Only one portion of the data is to be written out: from the line bearing "what is disaster service" through the line bearing "The kinetic scheme". Write it exactly as it appears.

DATA EXTRACTS
______________________________

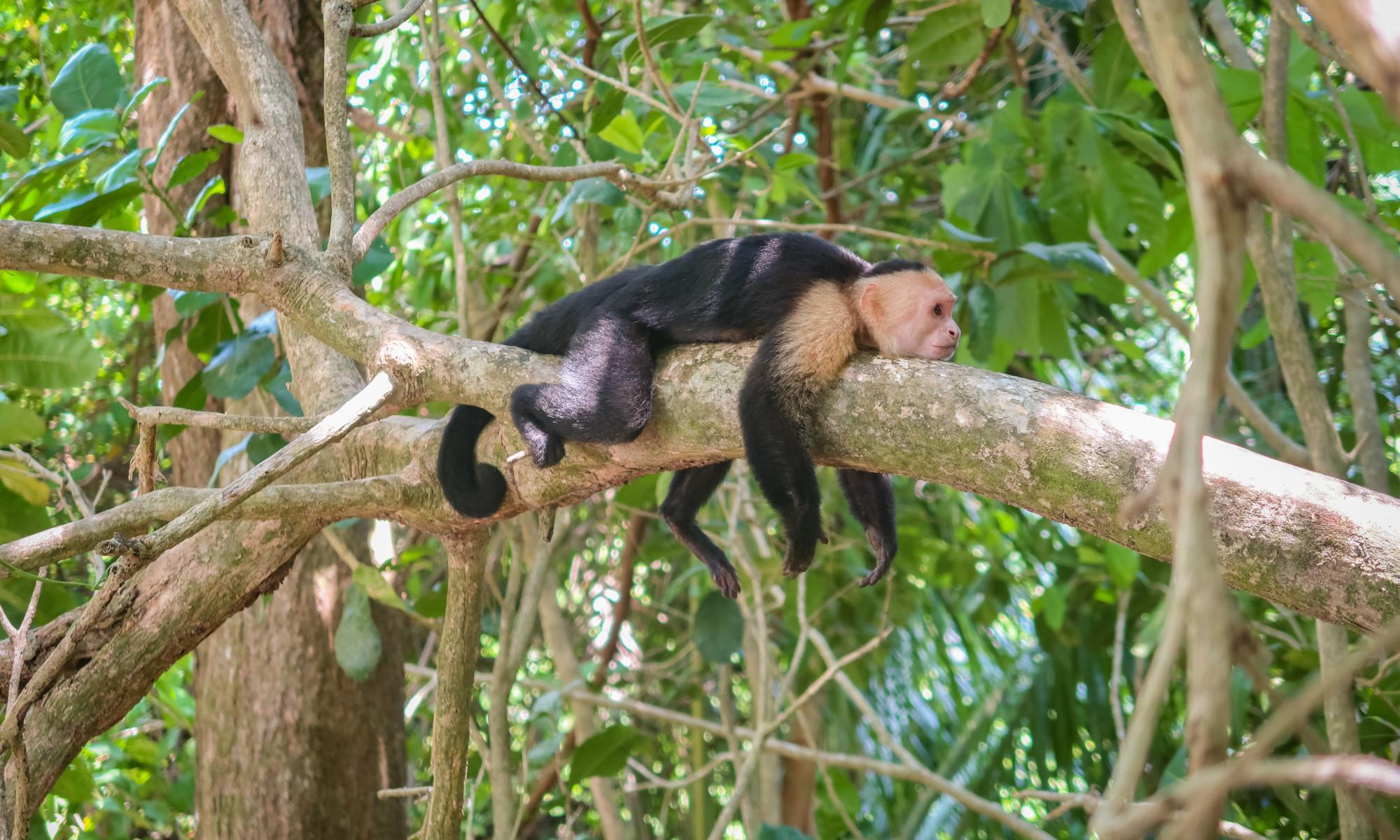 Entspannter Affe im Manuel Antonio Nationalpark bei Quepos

______________________________

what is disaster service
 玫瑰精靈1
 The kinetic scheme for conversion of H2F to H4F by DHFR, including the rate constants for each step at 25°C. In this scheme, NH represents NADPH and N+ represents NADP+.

______________________________

RESPONSE TO THIS TASK
what is disaster service
 玫瑰精靈1
 The kinetic scheme for conversion of H2F to H4F by DHFR, including the rate constants for each step at 25°C. In this scheme, NH represents NADPH and N+ represents NADP+.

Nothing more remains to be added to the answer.